• Required action
Repeat exactly the lines of the listing from the line containing "Αστυνομικός της ομάδας" through its last line, and nothing beyond them.

• Task inputs
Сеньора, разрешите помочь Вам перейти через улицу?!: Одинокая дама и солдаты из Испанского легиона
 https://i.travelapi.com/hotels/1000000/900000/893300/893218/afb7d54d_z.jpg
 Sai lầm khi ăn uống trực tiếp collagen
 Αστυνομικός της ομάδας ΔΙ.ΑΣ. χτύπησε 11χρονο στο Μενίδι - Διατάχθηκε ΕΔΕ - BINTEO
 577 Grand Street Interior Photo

• Exercise solution
 Αστυνομικός της ομάδας ΔΙ.ΑΣ. χτύπησε 11χρονο στο Μενίδι - Διατάχθηκε ΕΔΕ - BINTEO
 577 Grand Street Interior Photo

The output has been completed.